## Passage shown:
/---

In the most celebrated document which has been put forth on this side of the Atlantic, our ancestors declared that "governments derive their just powers from the consent of the governed."
Blackstone says, "The lawfulness of punishing such criminals (i.e., persons offending merely against the laws of society) is founded upon this principle: that the law by which they suffer was made by their own consent; it ita part of the original contract into which they entered when first they engaged in society; it was calculated for and has long contributed to their own security."
Quotations, to an unlimited extent, containing similar doctrines from eminent writers, both English and American, on government, from the time of John Locke to the present day, might be made. Without adopting this doctrine which bases the rightfulness of government upon the consent of the governed, I claim that there is implied in it the narrower and unassailable principle that all citizens of a State, who are bound by its laws, are entitled to an equal voice in the making and execution of such laws. The doctrine is well stated by Godwin in his treatise on Political Justice. He says: "The first and most important principle that can be imagined relative to the form and structure of government, seems to be this: that as government is a transaction in the name and for the benefit of the whole, every member of the community ought to have some share in its administration."
Again, "Government is a contrivance instituted for the security of individuals; and it seems both reasonable that each man should have a share in providing for his own security, and probable, that partiality and cabal should by this means be most effectually excluded."
And again, "To give each man a voice in the public concerns comes nearest to that admirable idea of which we should never lose sight, the uncontrolled exercise of private judgment. Each man would thus be inspired with a consciousness of his own importance, and the slavish feelings that shrink up the soul in the presence of an imagined superior would be unknown."
The mastery which this doctrine, whether right or wrong, has acquired over the public mind, has produced as its natural fruit, the extension of the right of suffrage to all the adult male population in nearly all the states of the Union; a result which was well epitomized by President Lincoln, in the expression, "government by the people for the people."

\---

## Provided data:
/---

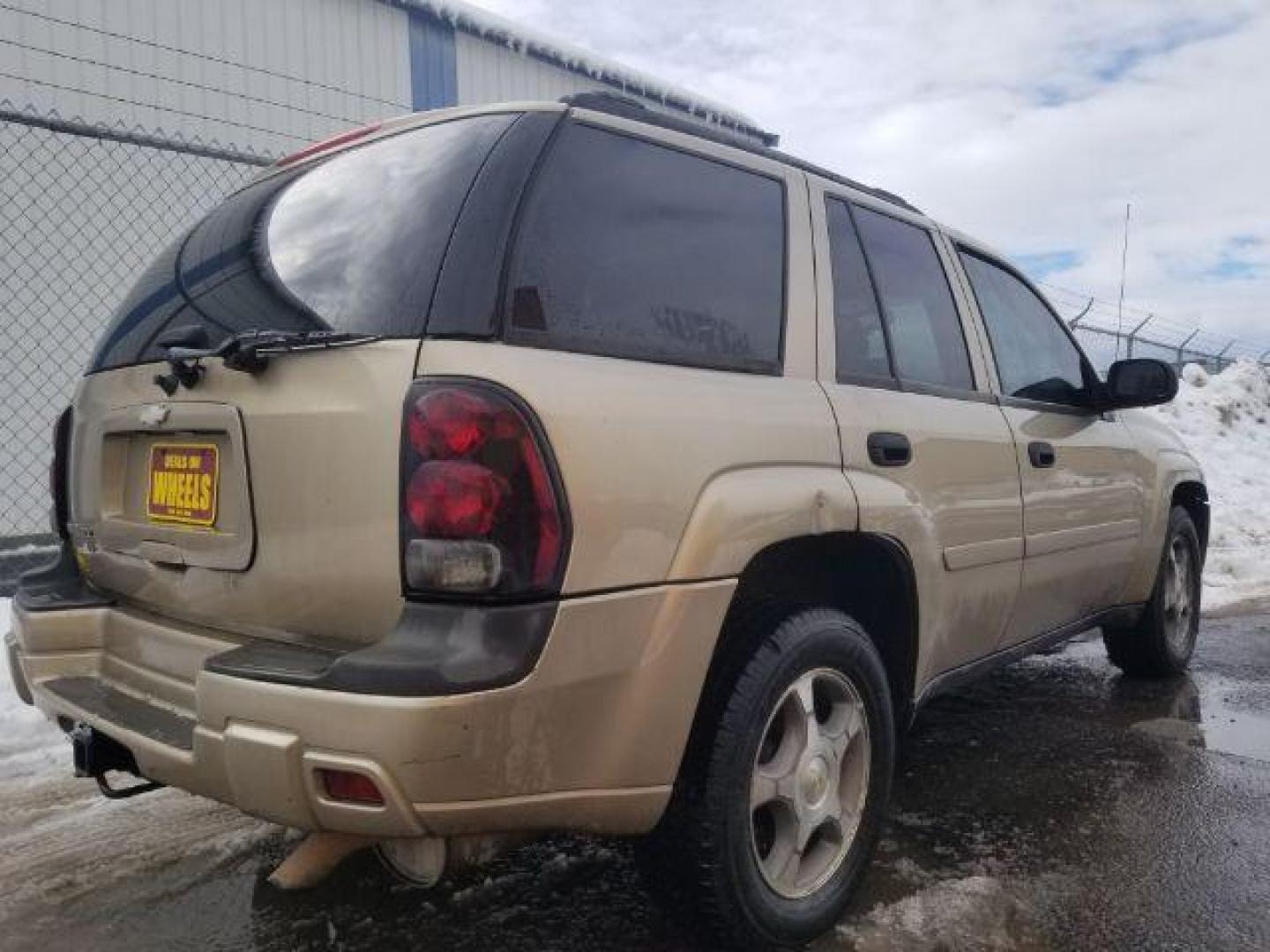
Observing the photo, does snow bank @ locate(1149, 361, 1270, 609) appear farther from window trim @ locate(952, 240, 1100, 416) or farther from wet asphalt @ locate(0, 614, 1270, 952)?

\---

## Objectives:
[a] In the passage on consent of the governed, condense the paragraph beginning "Quotations, to an unlimited extent" into a short list that keeps its main points.
[b] Resume the passage on consent of the governed after its final paragraph and carry the argument forward.

## Answers to each task:
[a]
- Many eminent English and American writers on government, from John Locke to the present day, could be quoted holding similar doctrines.
- Without adopting the view that government's rightfulness rests on the consent of the governed, the writer holds that this view implies a narrower, unassailable principle.
- That principle: all citizens of a State who are bound by its laws are entitled to an equal voice in making and executing those laws.
- Godwin states it well in his treatise on Political Justice. Because government acts in the name and for the benefit of the whole, every member of the community ought to have some share in its administration.

[b]
This extension of the suffrage is regarded by many as a source of danger to the stability of free government. I believe it furnishes the greatest security for free government, as it deprives the mass of the people of all motive for revolution; and that government so based is most safe, not because the whole people are less liable to make mistakes in government so selet few, but because they have no interest which can lead them to such mistakes, or to prevent their correction when made. On the contrary, the world has never seen an aristocracy, whether composed of few or many, powerful enough to control a government, who did not honestly believe that their interest was identical with the public interest, and who did not act persistenly in accordance with such belief; and, unfortunately, an aristocracy of sex has not proved an exception to the rule. The only method yet discovered of overcoming this tendency to the selfish use of power, whether consciously or unconsciously, by those possessing it, is the distribution of the power among all who are its subjects. Short of this the name free government is a misnomer.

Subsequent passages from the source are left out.